==== Given passage

# ATI Radeon X1800 XT 83 GFLOPS and has 42GB/s for US$109?



## AlienTech (Oct 16, 2005)

ATI stakes claims on physics, GPGPU ground By Scott Wasson - 11:09 AM, October 11, 2005

One of the more surprising aspects of ATI's Radeon X1000 series launch is something we didn't get a chance to talk about in our initial review of the graphics cards: ATI's eagerness to talk about using its GPUs for non-graphics applications. 

ATI practically kicked off its press event for the Radeon X1000 series with a physics demo running on a Radeon graphics card. Rich Heye, VP and GM of ATI's Desktop Business Unit, showed off a simulation of rolling ocean waves comparing physics performance on a CPU versus a GPU. The CPU-based version of the demo was slow and choppy, while the Radeon churned through the simulation well enough to make the waves flow, er, fluidly. The GPU, he proclaimed, is very good for physics work, and he threw out some impressive FLOPS numbers to accentuate the point. A Pentium 4 at 3GHz, he said, peaks out at 12 GFLOPS and has 5.96GB/s of memory bandwidth. By contrast, a Radeon X1800 XT can reach 83 GFLOPS and has 42GB/s of memory bandwidth.

========
==== Extracted entries

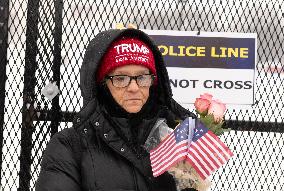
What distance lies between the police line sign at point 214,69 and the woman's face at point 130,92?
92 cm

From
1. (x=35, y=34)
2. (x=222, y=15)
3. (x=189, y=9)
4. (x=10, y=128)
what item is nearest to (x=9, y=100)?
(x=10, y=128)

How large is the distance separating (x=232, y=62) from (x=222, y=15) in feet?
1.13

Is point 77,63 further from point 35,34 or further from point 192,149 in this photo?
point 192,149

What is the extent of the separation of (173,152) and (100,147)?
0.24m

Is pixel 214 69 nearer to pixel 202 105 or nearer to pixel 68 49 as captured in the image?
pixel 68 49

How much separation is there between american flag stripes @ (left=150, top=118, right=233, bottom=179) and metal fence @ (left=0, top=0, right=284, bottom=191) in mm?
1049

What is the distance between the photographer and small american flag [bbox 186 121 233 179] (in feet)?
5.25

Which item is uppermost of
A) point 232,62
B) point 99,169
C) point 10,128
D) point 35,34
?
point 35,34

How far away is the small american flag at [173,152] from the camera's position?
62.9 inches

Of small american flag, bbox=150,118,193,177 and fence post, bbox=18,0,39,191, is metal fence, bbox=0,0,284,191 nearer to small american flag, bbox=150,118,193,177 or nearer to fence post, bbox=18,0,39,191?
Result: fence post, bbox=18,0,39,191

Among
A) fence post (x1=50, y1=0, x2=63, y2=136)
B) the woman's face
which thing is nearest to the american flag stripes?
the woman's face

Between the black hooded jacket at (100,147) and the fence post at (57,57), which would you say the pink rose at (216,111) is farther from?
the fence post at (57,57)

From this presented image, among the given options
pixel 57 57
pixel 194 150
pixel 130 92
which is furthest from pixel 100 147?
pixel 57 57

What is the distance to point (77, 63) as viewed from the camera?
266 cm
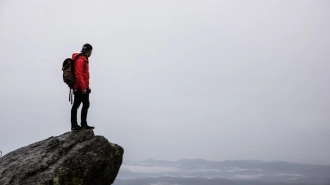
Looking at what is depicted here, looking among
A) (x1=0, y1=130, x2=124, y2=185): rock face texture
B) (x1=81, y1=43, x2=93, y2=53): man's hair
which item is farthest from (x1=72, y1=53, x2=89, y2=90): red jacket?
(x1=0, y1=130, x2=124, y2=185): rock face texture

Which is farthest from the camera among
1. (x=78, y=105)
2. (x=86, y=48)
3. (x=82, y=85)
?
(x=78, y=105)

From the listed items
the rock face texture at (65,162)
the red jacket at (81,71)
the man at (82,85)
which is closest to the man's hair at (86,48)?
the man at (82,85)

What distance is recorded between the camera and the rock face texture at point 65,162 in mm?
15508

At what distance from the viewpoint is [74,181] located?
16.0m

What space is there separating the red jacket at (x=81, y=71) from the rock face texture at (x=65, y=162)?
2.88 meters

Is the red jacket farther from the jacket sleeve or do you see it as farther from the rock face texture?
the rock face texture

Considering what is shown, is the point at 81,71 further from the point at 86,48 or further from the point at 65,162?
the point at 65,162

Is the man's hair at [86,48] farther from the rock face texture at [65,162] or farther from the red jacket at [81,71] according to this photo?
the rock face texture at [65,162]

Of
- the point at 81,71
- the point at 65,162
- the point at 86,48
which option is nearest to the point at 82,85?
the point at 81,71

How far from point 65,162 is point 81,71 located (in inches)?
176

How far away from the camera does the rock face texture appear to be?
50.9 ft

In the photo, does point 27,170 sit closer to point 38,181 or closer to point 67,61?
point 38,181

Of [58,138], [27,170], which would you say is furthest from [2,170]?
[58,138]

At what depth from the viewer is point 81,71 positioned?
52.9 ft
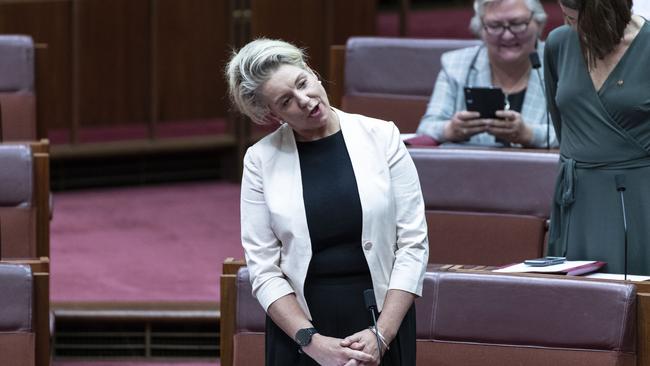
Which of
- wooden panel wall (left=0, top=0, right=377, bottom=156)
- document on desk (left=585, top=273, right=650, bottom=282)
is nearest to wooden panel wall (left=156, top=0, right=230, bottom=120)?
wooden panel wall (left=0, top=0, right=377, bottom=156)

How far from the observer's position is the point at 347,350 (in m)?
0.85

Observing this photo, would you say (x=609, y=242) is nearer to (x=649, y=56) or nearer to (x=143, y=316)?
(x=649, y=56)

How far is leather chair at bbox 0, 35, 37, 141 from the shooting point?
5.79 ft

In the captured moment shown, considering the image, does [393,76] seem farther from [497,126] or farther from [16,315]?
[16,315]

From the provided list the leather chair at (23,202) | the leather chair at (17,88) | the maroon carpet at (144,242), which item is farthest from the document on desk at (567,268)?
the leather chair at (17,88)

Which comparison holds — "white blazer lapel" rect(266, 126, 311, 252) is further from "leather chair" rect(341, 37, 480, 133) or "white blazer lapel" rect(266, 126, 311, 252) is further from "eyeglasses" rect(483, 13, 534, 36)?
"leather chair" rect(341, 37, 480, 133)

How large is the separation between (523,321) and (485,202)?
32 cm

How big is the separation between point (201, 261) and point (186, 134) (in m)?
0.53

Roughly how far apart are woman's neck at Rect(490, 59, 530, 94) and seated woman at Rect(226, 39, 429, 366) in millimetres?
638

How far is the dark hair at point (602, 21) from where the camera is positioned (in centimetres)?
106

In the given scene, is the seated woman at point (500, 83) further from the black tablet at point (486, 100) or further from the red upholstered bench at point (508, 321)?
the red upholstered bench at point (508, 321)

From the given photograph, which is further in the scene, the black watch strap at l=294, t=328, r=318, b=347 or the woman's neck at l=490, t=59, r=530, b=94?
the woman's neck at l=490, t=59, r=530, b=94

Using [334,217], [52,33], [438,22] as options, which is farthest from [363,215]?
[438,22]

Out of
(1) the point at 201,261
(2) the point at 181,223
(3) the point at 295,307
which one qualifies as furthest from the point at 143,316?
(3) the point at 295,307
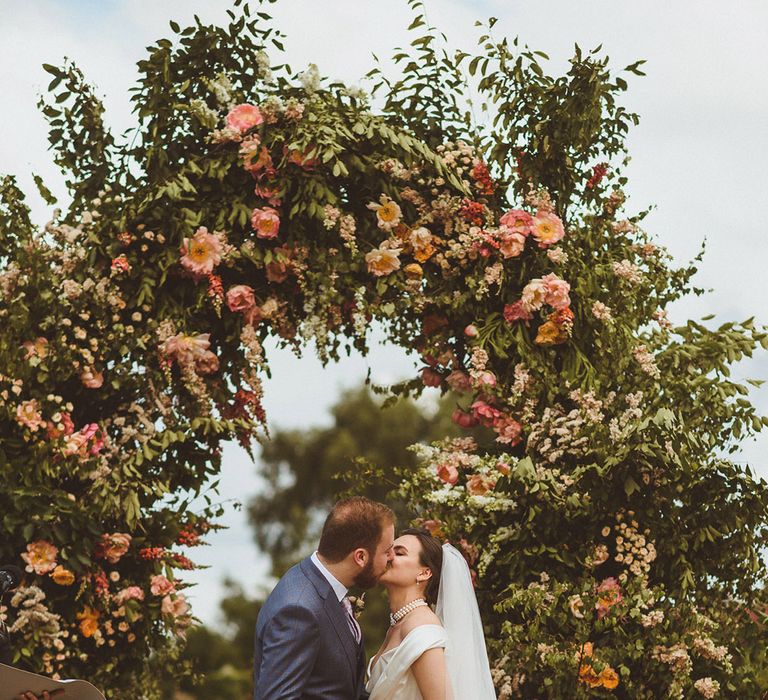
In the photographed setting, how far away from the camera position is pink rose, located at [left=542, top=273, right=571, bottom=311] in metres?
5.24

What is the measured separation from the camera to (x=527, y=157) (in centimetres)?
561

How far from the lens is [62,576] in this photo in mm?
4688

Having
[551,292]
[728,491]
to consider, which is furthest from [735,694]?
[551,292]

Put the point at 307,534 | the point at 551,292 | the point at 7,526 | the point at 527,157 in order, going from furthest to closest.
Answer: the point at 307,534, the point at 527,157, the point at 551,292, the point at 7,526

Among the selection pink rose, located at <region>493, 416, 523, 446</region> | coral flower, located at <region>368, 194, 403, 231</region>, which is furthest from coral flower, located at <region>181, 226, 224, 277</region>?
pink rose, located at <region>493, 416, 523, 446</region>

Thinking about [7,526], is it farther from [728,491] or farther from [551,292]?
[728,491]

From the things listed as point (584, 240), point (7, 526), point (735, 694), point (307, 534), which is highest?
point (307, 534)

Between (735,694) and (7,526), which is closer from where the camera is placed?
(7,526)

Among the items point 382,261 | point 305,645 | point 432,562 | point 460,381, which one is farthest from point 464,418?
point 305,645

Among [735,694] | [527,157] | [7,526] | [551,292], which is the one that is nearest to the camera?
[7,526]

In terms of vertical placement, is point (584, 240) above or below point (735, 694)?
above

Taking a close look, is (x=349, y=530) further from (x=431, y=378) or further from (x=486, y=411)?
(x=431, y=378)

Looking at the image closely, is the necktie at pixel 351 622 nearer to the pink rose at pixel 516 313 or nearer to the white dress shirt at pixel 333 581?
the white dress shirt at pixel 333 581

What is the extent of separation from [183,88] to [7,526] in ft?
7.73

========

• [Parts of the exercise]
a: Answer these questions from the text about ATI's Radeon X1800 XT:
(i) Who wrote the article, and on what date?
(ii) Who showed the ocean wave demo at ATI's press event, and what is his title?
(iii) What peak GFLOPS figure and memory bandwidth are given for a Pentium 4 at 3GHz?
b: Set down the part of the text about ATI's Radeon X1800 XT starting with "## AlienTech (Oct" and going on through "for non-graphics applications.".
c: Write the next part of the text about ATI's Radeon X1800 XT, going on from its last sentence.
The records are separate material and have no connection to the text about ATI graphics cards.

• [Results of the tasks]
a:
(i) Scott Wasson wrote it on October 11, 2005.
(ii) Rich Heye showed it. He is VP and GM of ATI's Desktop Business Unit.
(iii) It peaks at 12 GFLOPS and has 5.96GB/s of memory bandwidth.

b:
## AlienTech (Oct 16, 2005)

ATI stakes claims on physics, GPGPU ground By Scott Wasson - 11:09 AM, October 11, 2005

One of the more surprising aspects of ATI's Radeon X1000 series launch is something we didn't get a chance to talk about in our initial review of the graphics cards: ATI's eagerness to talk about using its GPUs for non-graphics applications.

c:
This demonstration was more important as a statement of position and direction for ATI than anything else. NVIDIA has been rather enigmatic about any plans for physics processing, and has seemed to step out of AGEIA's way for the most part, welcoming the PhysX effort as another means of improving PC gaming. ATI is clearly ready and willing to take on AGEIA's PhysX card by using its GPUs for physics simulation, and the company believes that the more general programmability of its Shader Model 3.0 implementation in the Radeon X1000 series could make it a viable competitor there. There was talk of a CrossFire dual-GPU config in a split setup, with one GPU handling graphics and the other handling physics for certain games, and somebody present even suggested the possibility of a third GPU on a PCI card dedicated to physics processing. The folks from ATI seemed to like this suggestion. 

We haven't heard many specifics yet about how ATI plans to go about exposing the physics acceleration capabilities of its GPUs to developers. One obvious path forward would seem to be cooperation with physics middleware vendors like Havok, but AGEIA has already made extensive inroads into next-gen games development by giving away licenses for its PhysX API. If ATI is serious about making this push, it may have to slog through an API war by pushing developers to use something other than PhysX API. We shall see.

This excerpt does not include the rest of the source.